Não obstante tudo isso, a orientação é para que o consumidor, no momento de se desfazer do cartão, corte-o ao meio, inutilizando a tarja magnética – e também, quando possuir, corte ao meio o chip.

“Adotando tal procedimento, as chances de qualquer fraude diminuem consideravelmente. Também é recomendável nunca entregar seu cartão para qualquer funcionário”, orienta – claro, tudo isso além de registrar o boletim de ocorrência.

A advogada conclui lembrando que, no momento, o “golpe do motoboy” é o mais utilizado por quadrilhas especializadas em aplicar estelionatos em pessoas da terceira idade.

Em momento tão estranho, em que se busca criminalizar – ou mesmo desqualificar – tantas conquistas civilizatórias, ao mesmo tempo em que se tenta flexibilizar regulamentações que podem potencializar a violência – como a posse de armas, por exemplo -, o conceito de justiça apresenta-se cada vez mais pálido.

Se não há conciliação, bom-senso e ética nem mesmo entre quem faz, impõe e zela pelas leis, que se pode esperar de criminosos? Nada… Já não há qualquer pudor em se atacar velhinhos! Qual será o próximo passo? O “golpe do jardim da infância”?

Lamentavelmente, foi-se o tempo em que roubar doce da boca de criança era apenas metáfora.
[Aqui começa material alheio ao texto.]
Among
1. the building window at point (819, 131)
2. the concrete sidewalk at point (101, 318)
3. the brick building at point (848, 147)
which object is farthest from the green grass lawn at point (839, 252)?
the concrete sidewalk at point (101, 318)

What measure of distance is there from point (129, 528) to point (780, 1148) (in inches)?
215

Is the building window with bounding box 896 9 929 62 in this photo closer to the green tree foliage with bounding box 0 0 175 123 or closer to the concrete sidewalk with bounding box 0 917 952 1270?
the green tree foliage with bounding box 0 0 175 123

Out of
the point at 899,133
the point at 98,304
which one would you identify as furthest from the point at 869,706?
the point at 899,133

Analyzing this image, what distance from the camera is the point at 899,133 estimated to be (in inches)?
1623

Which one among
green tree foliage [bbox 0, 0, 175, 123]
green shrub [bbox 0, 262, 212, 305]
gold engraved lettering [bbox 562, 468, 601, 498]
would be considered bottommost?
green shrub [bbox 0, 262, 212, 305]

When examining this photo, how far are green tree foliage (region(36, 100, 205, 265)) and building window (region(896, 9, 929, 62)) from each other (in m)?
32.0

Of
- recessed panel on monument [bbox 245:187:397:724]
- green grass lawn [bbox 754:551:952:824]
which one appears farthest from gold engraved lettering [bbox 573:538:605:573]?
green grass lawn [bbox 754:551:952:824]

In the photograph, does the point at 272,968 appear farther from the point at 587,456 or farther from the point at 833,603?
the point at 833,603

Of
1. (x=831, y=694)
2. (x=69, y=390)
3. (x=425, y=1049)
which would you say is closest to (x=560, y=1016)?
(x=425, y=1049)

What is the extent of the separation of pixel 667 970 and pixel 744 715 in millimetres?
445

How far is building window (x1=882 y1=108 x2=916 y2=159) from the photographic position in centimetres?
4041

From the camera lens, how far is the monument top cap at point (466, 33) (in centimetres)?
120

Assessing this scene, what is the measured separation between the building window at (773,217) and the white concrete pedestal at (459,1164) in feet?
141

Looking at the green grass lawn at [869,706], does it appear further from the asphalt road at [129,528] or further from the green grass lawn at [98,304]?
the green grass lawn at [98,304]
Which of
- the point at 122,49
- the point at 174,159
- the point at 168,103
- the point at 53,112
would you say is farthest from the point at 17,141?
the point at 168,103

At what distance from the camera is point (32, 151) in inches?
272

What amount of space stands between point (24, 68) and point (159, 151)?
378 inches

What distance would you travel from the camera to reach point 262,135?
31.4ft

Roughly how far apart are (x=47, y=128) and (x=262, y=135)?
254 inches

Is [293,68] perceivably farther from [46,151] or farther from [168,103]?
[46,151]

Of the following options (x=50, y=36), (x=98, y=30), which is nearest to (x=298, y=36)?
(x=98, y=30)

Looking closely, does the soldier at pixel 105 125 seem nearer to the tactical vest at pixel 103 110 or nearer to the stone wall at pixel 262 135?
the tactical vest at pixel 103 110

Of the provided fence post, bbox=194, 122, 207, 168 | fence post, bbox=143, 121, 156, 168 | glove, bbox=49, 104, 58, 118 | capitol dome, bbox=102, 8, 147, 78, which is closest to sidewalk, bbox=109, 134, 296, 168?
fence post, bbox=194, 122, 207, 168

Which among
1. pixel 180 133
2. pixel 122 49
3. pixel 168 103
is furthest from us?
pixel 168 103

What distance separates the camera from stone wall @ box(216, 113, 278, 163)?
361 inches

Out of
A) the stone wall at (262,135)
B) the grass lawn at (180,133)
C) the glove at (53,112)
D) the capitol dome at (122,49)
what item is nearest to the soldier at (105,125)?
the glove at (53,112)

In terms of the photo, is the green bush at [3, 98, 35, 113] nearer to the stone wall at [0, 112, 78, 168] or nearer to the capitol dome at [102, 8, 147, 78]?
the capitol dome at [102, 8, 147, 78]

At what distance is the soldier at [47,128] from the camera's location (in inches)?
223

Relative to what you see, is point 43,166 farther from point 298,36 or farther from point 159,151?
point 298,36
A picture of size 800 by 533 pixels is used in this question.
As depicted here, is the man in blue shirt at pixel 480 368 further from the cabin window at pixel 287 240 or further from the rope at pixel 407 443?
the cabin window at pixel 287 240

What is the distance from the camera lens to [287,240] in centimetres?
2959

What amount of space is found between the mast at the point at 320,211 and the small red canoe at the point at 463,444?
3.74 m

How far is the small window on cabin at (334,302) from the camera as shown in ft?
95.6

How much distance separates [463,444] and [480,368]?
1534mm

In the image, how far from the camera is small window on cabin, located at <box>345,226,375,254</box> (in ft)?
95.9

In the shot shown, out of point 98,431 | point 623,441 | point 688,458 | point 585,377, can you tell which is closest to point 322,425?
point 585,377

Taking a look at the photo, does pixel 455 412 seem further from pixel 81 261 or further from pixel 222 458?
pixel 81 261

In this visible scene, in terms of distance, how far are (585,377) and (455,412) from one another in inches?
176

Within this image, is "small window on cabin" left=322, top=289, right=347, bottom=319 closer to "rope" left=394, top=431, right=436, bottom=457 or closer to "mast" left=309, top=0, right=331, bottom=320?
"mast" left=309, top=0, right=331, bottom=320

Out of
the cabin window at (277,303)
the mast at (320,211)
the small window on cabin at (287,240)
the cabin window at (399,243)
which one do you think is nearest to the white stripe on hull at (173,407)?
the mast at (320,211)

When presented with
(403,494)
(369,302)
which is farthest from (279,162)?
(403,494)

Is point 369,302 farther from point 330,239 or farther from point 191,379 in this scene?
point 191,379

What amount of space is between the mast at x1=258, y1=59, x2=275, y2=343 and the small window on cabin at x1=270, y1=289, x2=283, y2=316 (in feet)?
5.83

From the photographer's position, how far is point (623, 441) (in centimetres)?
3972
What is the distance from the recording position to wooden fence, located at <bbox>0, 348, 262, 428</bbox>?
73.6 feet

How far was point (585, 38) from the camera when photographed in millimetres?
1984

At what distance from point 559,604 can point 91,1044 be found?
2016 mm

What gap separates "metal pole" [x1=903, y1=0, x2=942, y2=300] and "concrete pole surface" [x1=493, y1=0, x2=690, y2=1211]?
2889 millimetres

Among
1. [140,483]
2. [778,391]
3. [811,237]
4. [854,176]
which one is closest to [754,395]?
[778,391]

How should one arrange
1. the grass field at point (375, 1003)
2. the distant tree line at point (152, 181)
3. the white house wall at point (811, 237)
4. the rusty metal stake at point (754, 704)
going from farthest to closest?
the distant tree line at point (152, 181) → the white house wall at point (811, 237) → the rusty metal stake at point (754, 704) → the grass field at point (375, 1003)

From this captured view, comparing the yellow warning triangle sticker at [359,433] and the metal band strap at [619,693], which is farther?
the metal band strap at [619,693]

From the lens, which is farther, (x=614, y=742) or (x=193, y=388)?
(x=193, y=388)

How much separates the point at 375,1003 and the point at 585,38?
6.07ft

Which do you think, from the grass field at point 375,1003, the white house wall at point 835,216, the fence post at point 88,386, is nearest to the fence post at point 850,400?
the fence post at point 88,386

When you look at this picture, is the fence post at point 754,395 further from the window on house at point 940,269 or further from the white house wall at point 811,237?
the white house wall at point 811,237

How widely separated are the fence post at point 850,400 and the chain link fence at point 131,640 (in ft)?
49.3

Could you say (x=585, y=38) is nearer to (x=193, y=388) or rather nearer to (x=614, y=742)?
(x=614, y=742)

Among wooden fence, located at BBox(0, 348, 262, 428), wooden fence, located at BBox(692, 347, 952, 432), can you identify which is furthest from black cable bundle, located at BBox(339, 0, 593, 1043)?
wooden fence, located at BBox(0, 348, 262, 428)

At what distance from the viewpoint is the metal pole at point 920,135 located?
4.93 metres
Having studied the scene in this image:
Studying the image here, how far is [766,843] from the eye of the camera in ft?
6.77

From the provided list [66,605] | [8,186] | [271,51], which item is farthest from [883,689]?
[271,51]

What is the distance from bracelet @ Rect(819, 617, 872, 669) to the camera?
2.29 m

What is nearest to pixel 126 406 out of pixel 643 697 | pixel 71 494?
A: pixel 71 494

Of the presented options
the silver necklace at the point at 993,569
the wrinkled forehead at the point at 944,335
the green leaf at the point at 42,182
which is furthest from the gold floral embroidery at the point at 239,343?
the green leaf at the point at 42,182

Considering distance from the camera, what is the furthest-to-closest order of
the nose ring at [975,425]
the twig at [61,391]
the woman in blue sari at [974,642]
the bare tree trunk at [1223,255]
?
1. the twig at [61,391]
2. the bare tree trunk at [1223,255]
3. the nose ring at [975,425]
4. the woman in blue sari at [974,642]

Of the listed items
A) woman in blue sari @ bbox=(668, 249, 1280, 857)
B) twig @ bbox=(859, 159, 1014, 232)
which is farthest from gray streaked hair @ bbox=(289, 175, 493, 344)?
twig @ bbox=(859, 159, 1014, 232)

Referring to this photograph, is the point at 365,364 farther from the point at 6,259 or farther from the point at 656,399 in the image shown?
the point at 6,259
A realidade contemporânea é que ninguém está mais seguro: idosos, mulheres, crianças…

E pior: esta grave situação abre oportunidade a quem defende supostas soluções tão mágicas quanto drásticas, partindo de uma nova “roupagem de bangue-bangue” – em que todos andam armados, de preferência com fuzis – até um novo golpe de estado – decerto porque, em uma democracia, não se pode matar indiscriminadamente e, óbvio, porque a solução para tudo estaria no gatilho de uma arma…

Sim, muitos podem ter, com razão, vontade de matar golpistas que lesam inocentes pessoas da terceira idade, mas muito melhor seria que essa crise fosse menos dramática (gerando tanto despudor generalizado) e, ainda, que os grupos mais vulneráveis deixassem de ser as vítimas preferenciais – o que perece estar muito distante da mira deste pais.